A global renowned fisheries scientist presented one paper in the scientific journal “Nature” about 7 years ago stating that the Pacific tuna stocks were all endangered. His theory was based on the fact that the nominal catch per unit of effort (CPUE) of the Japanese longline fishery declined rapidly in the 1950s. The CPUEs he used were simple values of reported catches divided by reported efforts, while no scientific adjustments were made for various changes in the real fishery.
Many fishery scientists of the world were concerned with this paper and pointed out the errors and incorrect assumptions that the paper contained. Even a joint protest of various scientists was sent to the editorial of the journal, but that opinion was only posted in the column of the “comments from public”. Thus, only the original sensational report remained on record.
It is factual that the apparent catch rate (CPUE) of Japanese longline fishery dropped sharply in the 1950s. It is possible that this drop is a phenomena often observed at an initiation of the exploitation of populations which had never been fished. In 1952, when the Marine Activities Restriction Lines set after the World War II for the Japanese fisheries around Japan were lifted, the tuna fleet expanded very rapidly into the distant waters where tuna fishing had never occurred until that point. Naturally unfished tuna populations found in these waters would have been overpopulated and starving. Therefore, the initial catch rates were excessively high, not reflecting real abundance of the population. This situation is very often observed in many fish species.

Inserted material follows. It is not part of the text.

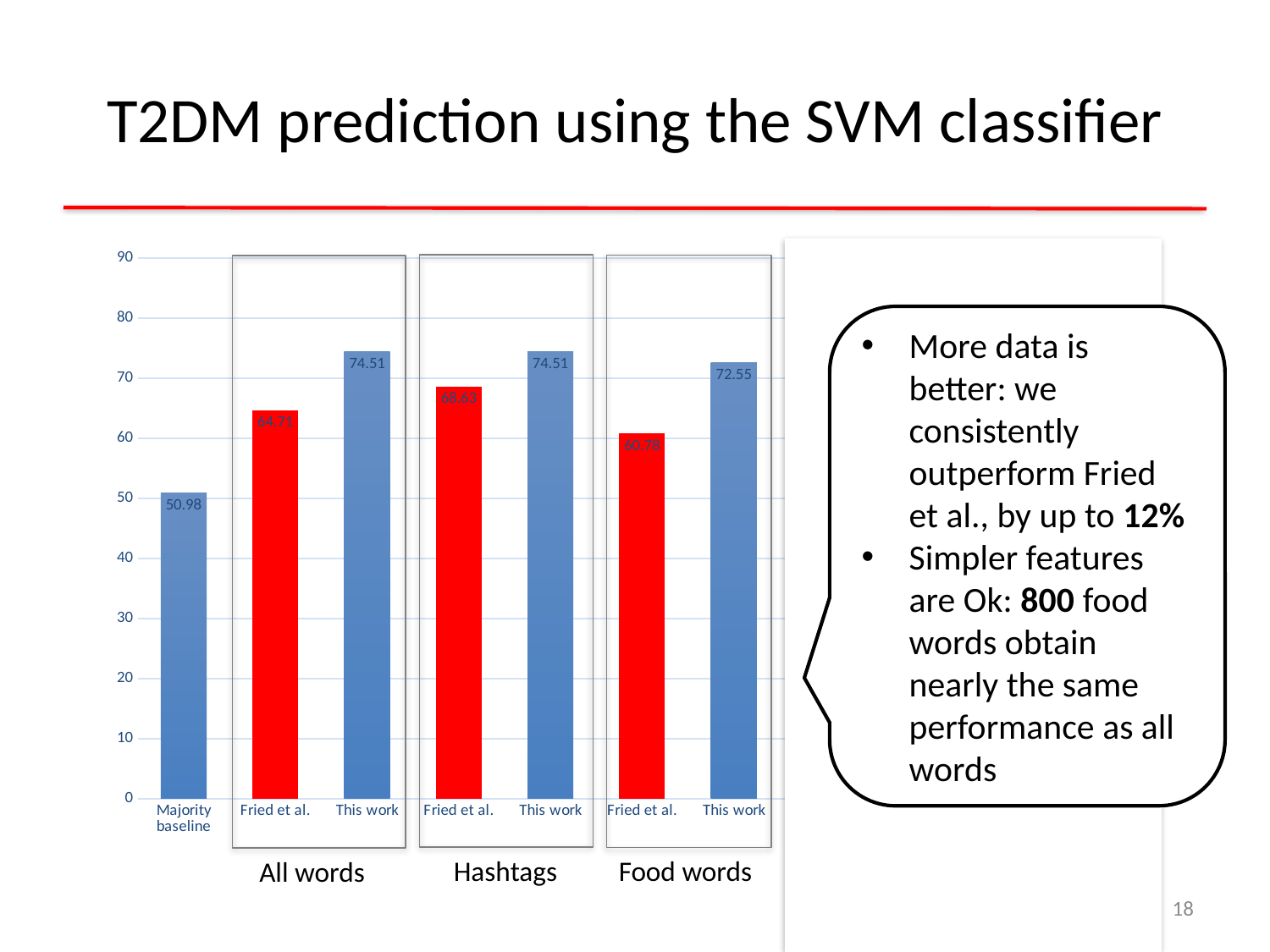
What kind of chart is shown on the slide? Bar chart What is the value for This work in the All words group? 74.51 Is the value for This work in the Hashtags group greater or less than 70? greater What is the difference between This work and Fried et al. in the All words group? 9.80 Which bar has the lowest value on the chart? Majority baseline Which is larger: Fried et al. in the Hashtags group or Fried et al. in the Food words group? Fried et al. in the Hashtags group What is the difference between This work and Fried et al. in the Food words group? 11.77 How many bars are plotted on the chart? 7 What is the value for This work in the Food words group? 72.55 What is the value for Fried et al. in the Hashtags group? 68.63 What is the value of the Majority baseline bar? 50.98 What is the value for Fried et al. in the Food words group? 60.78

Some scientists believe that the initial decline of catch rate partly may reflect the learning process of fish (i.e. fish learns danger of hooked bait by experience). This theory has not been proven but may be the case.
It is important to note the fact that the fishery changed very quickly during this period, as the longline fleet expanded to new areas and seasons. In addition the longline catches were first sold to tuna canneries but soon they were sold at the sashimi market with the development of super freezer. This means that their initial objective was to get maximum volume of tuna regardless the species (as price did not differ much in canning industry among species and quality), and later, to obtain maximum values by targeting high-priced fish. This shift would have resulted in apparent decline in overall hook-rate.
Current tuna catch in the Pacific Ocean is more than 20 folds of the catch in 1950s. If the paper in question was to be correct, there would have been no way to catch that much fish at present. Instead, with such amount of catches, tuna stocks should have been completely depleted. The fact is that most of the Pacific tuna stocks are still at proper sustainable levels. This fact alone would be a solid evidence proving the theory in that paper is wrong.
Unfortunately this paper is, like the Bible, still very frequently cited as scientific basis claiming that tuna stocks are endangered. Even some scientists who should be very well aware that the paper contains misconceptions cite it. It is a bit scary that some erroneous (regardless intentionally or through misconceptions) information in one paper, once published could mislead the public on status of tunas to such a great degree and extent.